----- Input -----
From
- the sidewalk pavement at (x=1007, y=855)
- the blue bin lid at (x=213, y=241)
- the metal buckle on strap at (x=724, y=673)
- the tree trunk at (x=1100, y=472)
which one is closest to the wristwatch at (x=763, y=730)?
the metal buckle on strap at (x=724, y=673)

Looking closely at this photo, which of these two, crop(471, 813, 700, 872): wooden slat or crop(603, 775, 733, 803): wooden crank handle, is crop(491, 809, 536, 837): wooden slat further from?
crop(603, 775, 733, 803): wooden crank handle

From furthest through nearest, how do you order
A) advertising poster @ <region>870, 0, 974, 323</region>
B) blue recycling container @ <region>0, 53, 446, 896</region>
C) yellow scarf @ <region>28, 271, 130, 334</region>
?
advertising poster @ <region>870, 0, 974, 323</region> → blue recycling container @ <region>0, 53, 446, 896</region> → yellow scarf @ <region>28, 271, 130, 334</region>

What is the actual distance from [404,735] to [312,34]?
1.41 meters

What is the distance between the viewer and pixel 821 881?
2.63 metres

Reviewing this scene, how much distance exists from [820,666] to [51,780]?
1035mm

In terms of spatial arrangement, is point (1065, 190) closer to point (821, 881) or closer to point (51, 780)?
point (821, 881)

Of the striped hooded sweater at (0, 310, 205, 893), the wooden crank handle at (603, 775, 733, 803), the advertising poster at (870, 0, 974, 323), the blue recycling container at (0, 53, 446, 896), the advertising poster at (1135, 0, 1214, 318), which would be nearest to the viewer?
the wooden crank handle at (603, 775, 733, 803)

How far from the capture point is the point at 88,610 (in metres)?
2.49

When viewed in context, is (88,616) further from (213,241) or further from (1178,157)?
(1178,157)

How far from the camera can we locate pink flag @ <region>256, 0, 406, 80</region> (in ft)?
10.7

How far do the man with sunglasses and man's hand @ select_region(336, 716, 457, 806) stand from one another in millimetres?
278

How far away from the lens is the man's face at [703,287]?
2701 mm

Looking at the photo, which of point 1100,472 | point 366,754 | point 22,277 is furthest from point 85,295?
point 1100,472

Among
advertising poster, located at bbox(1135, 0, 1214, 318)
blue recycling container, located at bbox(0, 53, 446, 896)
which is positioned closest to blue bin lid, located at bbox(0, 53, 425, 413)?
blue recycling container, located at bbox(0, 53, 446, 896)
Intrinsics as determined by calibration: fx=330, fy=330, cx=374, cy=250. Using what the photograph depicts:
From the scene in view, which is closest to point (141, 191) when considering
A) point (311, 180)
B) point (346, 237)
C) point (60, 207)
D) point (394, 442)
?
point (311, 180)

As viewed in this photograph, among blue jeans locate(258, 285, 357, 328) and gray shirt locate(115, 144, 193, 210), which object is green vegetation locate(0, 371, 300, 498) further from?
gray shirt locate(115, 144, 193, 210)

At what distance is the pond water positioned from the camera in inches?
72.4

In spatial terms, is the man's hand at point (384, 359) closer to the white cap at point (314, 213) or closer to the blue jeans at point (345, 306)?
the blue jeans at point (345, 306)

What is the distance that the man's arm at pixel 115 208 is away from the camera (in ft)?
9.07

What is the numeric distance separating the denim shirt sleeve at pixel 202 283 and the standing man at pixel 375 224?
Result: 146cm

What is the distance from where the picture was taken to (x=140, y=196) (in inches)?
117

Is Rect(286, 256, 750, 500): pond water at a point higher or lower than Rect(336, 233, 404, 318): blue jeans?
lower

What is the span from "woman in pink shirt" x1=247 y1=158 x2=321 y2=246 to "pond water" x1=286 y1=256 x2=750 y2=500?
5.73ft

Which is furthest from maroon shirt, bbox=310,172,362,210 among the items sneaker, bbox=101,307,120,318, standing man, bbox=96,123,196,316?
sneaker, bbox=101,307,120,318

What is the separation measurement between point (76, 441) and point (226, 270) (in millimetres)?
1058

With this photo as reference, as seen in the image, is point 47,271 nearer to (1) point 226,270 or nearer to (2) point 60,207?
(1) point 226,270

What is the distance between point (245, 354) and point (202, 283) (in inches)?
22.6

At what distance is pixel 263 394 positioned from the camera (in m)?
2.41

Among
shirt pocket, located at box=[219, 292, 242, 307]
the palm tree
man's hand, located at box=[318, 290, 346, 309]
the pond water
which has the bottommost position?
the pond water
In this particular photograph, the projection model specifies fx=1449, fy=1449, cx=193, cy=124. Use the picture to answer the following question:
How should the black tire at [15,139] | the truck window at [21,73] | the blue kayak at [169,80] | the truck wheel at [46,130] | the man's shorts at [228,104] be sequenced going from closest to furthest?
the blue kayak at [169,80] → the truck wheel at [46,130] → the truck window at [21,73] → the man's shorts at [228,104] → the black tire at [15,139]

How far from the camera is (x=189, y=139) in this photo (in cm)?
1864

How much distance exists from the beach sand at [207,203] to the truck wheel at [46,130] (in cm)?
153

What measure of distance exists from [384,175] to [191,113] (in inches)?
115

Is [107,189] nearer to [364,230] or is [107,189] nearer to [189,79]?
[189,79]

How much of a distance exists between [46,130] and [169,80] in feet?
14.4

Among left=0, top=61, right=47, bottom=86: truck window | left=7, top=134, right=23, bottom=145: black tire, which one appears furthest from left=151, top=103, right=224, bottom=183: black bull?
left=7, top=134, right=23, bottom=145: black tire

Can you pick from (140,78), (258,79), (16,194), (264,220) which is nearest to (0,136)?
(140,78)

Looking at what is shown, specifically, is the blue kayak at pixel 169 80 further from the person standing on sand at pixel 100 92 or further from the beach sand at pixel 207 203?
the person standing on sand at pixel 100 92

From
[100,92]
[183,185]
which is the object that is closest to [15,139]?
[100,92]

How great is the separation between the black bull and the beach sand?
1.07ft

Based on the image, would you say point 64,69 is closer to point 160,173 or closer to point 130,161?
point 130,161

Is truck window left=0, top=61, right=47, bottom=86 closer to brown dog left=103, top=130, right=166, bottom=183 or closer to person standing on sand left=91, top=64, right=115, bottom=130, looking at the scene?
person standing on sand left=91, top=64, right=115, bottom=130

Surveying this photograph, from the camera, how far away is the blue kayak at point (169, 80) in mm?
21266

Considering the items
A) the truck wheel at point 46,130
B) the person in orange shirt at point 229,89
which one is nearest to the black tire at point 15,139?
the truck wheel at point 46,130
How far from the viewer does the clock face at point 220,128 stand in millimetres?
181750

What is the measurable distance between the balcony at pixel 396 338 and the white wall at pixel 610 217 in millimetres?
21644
-----
» Stated problem:
Lay out the stretch from the start of the material above through the line containing "1.41 meters" as a Markdown table with the columns Row and Text, numbering each line in Row and omitting blank lines.

» Correct output:
| Row | Text |
|---|---|
| 1 | From |
| 2 | - the sidewalk pavement at (x=1007, y=855) |
| 3 | - the blue bin lid at (x=213, y=241) |
| 4 | - the metal buckle on strap at (x=724, y=673) |
| 5 | - the tree trunk at (x=1100, y=472) |
| 6 | which one is closest to the wristwatch at (x=763, y=730)? |
| 7 | the metal buckle on strap at (x=724, y=673) |
| 8 | Looking closely at this photo, which of these two, crop(471, 813, 700, 872): wooden slat or crop(603, 775, 733, 803): wooden crank handle, is crop(491, 809, 536, 837): wooden slat further from? |
| 9 | crop(603, 775, 733, 803): wooden crank handle |
| 10 | From furthest through nearest, how do you order |
| 11 | A) advertising poster @ <region>870, 0, 974, 323</region> |
| 12 | B) blue recycling container @ <region>0, 53, 446, 896</region> |
| 13 | C) yellow scarf @ <region>28, 271, 130, 334</region> |
| 14 | ? |
| 15 | advertising poster @ <region>870, 0, 974, 323</region> → blue recycling container @ <region>0, 53, 446, 896</region> → yellow scarf @ <region>28, 271, 130, 334</region> |
| 16 | What is the actual distance from [404,735] to [312,34]? |
| 17 | 1.41 meters |